The irony of "Alias"--and one reason it's unlike its TV sisters--is that it wasn't designed as an estrogen rampage. In fact, J. J. Abrams, the show's creator, says he really wanted to see what would happen if he turned one of TV's mushiest women into a spy. "'Alias' really came out of the notion of, what if someone like Felicity was recruited by the CIA," says Abrams, who also created that show about an angst-filled undergrad. "It was so not about 'let's create a tough-chick TV show.' Even though she can play tough and sexy and confident, at her core she's a very average woman. And yet, when you're not looking she's saving the world."

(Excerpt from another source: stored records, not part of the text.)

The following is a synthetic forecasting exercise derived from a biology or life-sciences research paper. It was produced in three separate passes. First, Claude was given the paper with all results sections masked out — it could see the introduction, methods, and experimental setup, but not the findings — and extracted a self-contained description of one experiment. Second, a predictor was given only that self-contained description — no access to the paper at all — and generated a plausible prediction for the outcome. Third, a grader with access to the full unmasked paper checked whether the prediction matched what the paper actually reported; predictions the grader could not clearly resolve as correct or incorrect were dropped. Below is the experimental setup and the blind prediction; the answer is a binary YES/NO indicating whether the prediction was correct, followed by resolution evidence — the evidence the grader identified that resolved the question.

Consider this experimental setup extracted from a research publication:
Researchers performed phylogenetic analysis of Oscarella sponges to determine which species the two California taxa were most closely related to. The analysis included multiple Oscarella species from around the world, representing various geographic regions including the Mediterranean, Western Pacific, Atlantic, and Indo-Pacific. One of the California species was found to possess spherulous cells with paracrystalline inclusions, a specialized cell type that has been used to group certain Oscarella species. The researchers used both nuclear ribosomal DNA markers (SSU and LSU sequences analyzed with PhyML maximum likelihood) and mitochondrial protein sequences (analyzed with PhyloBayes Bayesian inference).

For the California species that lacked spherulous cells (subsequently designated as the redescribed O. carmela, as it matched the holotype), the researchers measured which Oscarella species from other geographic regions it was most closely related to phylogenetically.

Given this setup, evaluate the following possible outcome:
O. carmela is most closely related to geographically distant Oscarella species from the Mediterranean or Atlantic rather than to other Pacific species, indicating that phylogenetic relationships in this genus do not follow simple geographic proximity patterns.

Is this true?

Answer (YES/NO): NO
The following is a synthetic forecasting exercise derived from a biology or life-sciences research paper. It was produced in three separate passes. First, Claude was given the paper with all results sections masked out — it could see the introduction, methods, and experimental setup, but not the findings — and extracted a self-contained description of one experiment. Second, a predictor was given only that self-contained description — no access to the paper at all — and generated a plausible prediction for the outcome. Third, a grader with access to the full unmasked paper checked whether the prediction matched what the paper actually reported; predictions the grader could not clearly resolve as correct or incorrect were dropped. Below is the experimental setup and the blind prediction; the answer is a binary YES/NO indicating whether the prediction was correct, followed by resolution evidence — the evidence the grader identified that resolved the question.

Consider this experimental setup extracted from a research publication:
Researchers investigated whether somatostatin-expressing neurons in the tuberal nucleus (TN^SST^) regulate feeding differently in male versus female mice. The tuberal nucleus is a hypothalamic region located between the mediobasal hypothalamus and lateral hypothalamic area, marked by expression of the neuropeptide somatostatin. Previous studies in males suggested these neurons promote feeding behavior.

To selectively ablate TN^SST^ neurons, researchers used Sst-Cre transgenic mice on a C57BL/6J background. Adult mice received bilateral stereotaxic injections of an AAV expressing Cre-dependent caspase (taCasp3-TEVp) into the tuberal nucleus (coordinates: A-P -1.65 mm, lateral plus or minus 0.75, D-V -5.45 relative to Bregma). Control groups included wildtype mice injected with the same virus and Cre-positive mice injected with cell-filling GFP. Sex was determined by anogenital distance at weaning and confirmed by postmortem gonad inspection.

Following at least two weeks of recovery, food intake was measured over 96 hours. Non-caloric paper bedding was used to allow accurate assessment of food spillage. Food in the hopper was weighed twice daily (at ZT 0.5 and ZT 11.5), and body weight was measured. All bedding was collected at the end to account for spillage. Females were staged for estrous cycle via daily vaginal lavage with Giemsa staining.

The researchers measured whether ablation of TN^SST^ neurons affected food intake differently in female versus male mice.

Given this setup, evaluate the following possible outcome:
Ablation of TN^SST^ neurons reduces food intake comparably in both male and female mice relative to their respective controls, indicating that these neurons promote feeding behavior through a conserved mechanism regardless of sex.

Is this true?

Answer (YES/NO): NO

"Alias" does stumble sometimes, especially when it's navigating between the jazzy rush of the action sequences and the "Felicity"-like moments of woe. It's not always easy to feel Sydney's pain over losing her boyfriend or her lousy relationship with her dad when she's just spent 10 minutes beating a bunch of terrorists to a pulp. Then again, we're not supposed to take it all that seriously. "This is, hopefully, escapist entertainment, a comic book brought to life," says Abrams. "However, at the core are real people, people you would want to watch in any genre."

The program does have one secret weapon: Garner. She's a wonder as Sydney--mean and resourceful one minute, achingly emotional the next. It's the perfect one-two punch needed to capture the character's split personality. Garner, who is best known for roles in "Felicity" and the short-lived Jennifer Love Hewitt vehicle "Time of Your Life," has mostly played weepy waifs in the past. "I have a girlfriend who has only had to cry in two jobs over 15 years," she says. "I've almost never had a role where I wasn't incredibly vulnerable." But she fought hard--literally--to win this part. "I kind of heard during the audition process that I might have to throw a punch or kick. My husband ["Felicity" star Scott Foley] said to me, 'Jennifer, you're screwed. You hit like such a girl'," says Garner. "So I looked in the Yellow Pages, and there was this big ad for Master Yu's martial arts. I went every single day for a private lesson. It was amazing. I don't think Scott quite gets how fierce I am."

Though that does raise another question: if Sydney and Buffy got into a fight, who would win? "Oh, Sydney," says Garner without any hesitation. Why? "Because I'm taller. And my stunt double won a gold medal at the Olympics." Let the games begin.